Wednesday, May 25, 2011

Fixed Index Annuities are a good alternative to bond portfolios or funds.

FIAs are a very good asset class to address the "bond/fixed" portion of a client's well rounded portfolio.  Wharton recently published a white paper entitled "Real World Index Annuity Returns" in which it revealed actual FIA avg. returns over a range of 5 year periods from 1997 - 2008.  the avg. return were 4.33% low and 9.19% high while the S&P avg returns for the same time frames were (3.08% to 13.37%).  Personally I would rather a client have some upside and no downside. 

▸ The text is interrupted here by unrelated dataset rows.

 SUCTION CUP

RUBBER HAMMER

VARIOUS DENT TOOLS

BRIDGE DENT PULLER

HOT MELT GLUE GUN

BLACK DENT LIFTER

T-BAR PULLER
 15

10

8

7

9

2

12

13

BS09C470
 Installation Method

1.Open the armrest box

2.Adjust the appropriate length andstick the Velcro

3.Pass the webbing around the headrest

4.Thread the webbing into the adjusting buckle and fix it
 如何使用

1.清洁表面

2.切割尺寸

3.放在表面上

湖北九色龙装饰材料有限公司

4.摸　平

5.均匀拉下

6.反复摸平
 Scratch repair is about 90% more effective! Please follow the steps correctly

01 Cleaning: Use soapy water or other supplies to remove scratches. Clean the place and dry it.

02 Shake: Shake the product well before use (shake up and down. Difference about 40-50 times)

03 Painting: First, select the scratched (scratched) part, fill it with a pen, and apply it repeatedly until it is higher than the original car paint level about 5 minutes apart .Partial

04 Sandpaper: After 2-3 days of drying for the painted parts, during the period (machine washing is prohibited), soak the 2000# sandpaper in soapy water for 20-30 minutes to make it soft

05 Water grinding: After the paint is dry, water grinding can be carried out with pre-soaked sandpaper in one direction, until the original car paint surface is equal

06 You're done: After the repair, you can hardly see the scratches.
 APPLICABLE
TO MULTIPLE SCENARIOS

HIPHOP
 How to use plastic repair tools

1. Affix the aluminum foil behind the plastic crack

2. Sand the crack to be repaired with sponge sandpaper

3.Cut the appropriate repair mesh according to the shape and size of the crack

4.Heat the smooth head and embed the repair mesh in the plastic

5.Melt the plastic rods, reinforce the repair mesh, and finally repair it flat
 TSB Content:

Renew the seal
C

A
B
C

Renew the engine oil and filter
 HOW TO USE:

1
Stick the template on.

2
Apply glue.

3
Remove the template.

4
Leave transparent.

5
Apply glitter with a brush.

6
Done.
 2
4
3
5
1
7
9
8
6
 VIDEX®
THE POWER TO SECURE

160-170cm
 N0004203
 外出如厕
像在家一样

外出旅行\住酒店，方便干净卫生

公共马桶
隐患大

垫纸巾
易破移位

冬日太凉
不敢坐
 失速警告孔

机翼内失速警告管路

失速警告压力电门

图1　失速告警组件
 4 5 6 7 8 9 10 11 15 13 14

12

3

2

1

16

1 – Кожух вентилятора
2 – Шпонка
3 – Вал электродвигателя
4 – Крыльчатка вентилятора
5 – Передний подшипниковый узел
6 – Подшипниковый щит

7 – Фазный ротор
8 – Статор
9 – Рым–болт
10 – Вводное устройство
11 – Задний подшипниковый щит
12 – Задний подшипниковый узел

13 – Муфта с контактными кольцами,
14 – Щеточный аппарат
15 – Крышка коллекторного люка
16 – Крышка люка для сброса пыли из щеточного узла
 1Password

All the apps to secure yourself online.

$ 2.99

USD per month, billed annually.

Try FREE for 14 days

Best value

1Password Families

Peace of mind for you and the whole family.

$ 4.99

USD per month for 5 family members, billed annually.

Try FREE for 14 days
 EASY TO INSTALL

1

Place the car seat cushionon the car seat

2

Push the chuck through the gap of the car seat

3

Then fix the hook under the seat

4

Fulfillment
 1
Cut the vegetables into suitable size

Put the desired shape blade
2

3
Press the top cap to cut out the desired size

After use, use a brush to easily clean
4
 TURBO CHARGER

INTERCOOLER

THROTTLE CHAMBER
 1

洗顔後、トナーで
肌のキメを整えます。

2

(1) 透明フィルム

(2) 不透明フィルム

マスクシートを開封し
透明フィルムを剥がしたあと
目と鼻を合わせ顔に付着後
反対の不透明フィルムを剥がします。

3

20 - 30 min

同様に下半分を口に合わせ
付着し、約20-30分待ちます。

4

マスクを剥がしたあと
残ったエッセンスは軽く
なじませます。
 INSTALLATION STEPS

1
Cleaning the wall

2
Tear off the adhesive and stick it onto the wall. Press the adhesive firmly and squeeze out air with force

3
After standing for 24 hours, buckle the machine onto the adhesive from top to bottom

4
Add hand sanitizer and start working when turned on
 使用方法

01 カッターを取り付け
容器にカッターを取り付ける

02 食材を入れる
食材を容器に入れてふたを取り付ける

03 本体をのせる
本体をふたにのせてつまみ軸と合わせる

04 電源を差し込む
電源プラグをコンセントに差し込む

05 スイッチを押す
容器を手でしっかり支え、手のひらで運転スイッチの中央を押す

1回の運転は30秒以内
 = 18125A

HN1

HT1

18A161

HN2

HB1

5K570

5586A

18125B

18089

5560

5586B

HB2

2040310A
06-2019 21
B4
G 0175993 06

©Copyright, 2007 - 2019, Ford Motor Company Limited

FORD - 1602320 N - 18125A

In another paper written by Andy Robertson of "Capital Indemnity Group, LLC.", he stated "before a variable annuity with a GLWB rider can achieve the stated objective of providing a guaranteed income that also combats the effects of inflation, the underlying funds must deliver enough performance to overcome the impact of the annual charges and fees as well as the current income withdrawal.  What type of market performance is the annuity required to deliver in order to meet the client's objective...14.44%".  The recent market has certainly not delivered this amount of return.  
 Given the new lifetime withdrawal benefit riders offered by fixed and fixed index annuities at much lower internal fees 1-1.5% vs 4%+ (roughly), it is easy to see why many advisors are taking a second look at the fixed side of the annuity solution.